Background: We hypothesized that supplemental parenteral nutrition (PN) decreases the need for surgery and mortality associated with necrotizing enterocolitis (NEC).
Methods: Single institution retrospective review of all premature, low birth weight infants with NEC from January 2006 to December 2013 was conducted.

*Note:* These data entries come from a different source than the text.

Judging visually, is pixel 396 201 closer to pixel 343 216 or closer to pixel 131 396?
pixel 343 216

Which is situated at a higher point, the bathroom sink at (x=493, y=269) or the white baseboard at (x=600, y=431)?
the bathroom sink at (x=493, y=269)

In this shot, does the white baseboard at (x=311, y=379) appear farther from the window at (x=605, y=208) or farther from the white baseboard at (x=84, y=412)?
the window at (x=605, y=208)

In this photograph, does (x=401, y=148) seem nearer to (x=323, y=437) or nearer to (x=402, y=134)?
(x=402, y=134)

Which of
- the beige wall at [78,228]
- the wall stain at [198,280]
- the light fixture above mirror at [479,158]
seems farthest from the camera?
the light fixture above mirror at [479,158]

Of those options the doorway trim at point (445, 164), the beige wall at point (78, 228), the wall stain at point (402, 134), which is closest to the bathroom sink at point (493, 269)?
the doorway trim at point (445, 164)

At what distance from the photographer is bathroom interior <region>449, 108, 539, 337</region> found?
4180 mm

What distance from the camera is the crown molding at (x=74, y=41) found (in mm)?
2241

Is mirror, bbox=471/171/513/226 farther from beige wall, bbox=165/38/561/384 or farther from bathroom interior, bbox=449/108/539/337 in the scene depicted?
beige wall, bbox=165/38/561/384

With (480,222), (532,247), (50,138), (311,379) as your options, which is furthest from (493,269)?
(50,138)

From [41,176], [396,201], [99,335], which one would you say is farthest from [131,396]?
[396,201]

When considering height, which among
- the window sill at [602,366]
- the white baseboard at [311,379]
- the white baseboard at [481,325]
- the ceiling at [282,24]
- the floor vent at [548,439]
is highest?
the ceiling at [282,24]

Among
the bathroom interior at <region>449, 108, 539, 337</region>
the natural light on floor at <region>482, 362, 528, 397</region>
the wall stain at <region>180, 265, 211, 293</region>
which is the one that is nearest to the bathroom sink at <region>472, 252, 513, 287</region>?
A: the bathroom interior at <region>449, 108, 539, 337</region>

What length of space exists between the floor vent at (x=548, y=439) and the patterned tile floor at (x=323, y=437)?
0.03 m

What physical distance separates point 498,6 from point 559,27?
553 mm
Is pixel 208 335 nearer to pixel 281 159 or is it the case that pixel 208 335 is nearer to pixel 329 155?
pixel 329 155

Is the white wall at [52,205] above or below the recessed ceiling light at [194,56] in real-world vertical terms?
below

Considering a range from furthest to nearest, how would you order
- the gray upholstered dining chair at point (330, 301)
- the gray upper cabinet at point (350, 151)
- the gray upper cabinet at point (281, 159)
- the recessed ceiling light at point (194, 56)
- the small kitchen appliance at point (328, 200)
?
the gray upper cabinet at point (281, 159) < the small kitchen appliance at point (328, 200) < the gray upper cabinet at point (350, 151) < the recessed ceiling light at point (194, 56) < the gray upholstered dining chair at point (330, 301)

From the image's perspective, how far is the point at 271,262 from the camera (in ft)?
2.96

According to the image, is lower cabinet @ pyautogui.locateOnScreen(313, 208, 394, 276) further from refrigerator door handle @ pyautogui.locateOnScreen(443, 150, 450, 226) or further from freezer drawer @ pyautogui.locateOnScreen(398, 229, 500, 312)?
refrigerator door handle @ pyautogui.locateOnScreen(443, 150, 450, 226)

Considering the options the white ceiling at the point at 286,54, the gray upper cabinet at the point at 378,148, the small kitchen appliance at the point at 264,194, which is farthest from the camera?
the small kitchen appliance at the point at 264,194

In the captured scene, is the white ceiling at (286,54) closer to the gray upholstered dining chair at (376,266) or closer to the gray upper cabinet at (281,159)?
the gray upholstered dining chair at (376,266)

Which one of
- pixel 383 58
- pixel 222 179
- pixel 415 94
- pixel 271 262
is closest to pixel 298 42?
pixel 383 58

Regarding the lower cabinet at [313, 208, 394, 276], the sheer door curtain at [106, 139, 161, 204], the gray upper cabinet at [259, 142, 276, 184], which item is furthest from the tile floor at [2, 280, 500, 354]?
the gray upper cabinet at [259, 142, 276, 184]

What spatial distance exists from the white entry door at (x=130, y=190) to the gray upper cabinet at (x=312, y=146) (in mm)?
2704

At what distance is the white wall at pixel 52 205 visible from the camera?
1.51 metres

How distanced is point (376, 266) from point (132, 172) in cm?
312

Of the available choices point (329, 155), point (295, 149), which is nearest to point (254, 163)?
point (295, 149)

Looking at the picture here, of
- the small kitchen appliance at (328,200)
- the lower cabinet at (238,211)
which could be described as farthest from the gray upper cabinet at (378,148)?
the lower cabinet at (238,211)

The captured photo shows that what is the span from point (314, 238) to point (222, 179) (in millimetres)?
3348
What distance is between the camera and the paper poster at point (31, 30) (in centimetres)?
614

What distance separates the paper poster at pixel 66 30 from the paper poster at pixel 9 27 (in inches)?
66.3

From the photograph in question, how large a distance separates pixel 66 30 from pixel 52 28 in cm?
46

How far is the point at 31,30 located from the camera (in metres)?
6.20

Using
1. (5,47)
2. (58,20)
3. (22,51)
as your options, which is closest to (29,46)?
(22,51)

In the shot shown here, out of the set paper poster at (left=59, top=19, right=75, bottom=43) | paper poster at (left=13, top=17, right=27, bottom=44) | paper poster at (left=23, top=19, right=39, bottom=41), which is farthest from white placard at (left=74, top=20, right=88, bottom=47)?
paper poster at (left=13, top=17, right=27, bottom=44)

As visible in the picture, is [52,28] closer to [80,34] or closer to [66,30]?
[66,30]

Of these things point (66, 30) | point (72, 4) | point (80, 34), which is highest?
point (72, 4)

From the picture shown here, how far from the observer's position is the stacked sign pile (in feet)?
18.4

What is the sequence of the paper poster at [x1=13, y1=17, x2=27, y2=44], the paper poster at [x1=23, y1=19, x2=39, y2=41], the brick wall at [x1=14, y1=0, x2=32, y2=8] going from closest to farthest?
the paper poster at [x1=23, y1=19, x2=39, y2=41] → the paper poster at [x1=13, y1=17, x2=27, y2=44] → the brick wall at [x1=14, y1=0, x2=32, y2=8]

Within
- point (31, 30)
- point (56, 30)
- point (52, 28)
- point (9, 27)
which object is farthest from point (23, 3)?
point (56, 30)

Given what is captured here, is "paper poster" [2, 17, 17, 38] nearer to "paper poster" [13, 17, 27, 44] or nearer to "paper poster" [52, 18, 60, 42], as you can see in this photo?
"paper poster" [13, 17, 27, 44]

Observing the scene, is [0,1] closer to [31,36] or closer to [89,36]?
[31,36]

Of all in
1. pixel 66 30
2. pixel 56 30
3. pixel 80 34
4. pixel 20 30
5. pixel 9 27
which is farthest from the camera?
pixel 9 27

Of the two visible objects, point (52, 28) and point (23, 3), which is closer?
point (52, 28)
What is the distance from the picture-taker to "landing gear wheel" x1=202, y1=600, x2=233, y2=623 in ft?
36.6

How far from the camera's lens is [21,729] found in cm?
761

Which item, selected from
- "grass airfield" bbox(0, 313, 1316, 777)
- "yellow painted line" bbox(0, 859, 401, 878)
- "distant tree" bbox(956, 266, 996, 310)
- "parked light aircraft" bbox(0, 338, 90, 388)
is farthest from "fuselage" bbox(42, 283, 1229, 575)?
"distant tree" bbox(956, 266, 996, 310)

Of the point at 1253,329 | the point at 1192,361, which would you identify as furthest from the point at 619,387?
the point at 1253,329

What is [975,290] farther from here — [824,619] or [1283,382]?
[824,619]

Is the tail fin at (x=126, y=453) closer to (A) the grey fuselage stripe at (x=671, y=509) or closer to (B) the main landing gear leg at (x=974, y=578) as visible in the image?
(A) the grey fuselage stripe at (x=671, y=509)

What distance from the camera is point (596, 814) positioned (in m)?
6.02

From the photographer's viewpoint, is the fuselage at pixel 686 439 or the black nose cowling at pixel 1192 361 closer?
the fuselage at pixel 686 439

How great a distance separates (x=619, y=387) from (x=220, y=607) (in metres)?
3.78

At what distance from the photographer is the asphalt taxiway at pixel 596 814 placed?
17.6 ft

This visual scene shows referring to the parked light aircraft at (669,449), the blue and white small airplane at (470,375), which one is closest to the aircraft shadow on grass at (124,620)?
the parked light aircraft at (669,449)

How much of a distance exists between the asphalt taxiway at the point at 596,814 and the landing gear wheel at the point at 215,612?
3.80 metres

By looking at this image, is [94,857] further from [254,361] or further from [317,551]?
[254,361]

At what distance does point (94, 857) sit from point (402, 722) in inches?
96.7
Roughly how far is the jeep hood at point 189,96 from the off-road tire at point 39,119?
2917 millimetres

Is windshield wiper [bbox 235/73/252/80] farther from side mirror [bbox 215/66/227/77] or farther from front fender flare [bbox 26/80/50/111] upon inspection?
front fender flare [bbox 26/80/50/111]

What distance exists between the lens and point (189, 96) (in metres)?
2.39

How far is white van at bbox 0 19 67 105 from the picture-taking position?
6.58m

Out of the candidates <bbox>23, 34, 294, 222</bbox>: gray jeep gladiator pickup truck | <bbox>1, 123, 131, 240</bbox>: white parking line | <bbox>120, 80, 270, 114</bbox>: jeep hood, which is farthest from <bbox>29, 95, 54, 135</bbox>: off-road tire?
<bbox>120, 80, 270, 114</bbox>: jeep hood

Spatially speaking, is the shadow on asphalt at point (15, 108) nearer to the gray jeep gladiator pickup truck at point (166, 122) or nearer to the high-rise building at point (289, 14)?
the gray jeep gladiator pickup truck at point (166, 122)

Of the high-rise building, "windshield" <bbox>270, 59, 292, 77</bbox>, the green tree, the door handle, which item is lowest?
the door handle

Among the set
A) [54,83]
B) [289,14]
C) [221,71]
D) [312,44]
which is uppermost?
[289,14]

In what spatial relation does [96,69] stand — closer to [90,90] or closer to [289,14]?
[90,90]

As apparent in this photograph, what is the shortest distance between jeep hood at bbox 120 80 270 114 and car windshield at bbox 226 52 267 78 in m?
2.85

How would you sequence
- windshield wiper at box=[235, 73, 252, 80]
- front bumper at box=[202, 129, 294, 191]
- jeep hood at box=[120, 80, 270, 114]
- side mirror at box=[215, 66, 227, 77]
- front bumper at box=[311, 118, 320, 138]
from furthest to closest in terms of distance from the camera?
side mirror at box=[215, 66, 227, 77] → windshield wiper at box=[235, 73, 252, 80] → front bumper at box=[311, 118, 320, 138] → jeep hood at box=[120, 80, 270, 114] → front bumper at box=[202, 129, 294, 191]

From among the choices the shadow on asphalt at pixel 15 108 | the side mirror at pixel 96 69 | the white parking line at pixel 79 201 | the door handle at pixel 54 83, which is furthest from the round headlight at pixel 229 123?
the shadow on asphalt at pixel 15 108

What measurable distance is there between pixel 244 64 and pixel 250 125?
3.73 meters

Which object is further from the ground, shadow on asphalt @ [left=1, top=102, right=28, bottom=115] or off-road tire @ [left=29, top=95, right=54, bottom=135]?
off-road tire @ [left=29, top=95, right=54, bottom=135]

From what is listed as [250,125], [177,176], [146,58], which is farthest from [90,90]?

Results: NEC was identified in 114 premature, low birth weight infants, 59 (51.8%) of which required surgical management. Surgical NEC infants were born younger (25.8 ± 4.0 vs 27.8 ± 3.3 weeks, P = .005) and weighed less at birth (829 ± 281 vs 938 ± 271 g, P = .038) than those managed medically. There was no difference in the use of PN (37.7% vs 31.4%, P = .541) between surgical and medical NEC patients. There was no statistically significant difference in mortality at discharge between patients who had PN at NEC onset and those who did not (31.4% vs 42.6%, P = .294) CONCLUSION: In this single-center study, supplemental PN at NEC onset does not appear to significantly improve outcomes as demonstrated by rates of surgical intervention and in-hospital mortality.
Keywords: Low birth weight; Mortality; Necrotizing enterocolitis; Parenteral nutrition; Premature infant; Surgical NEC.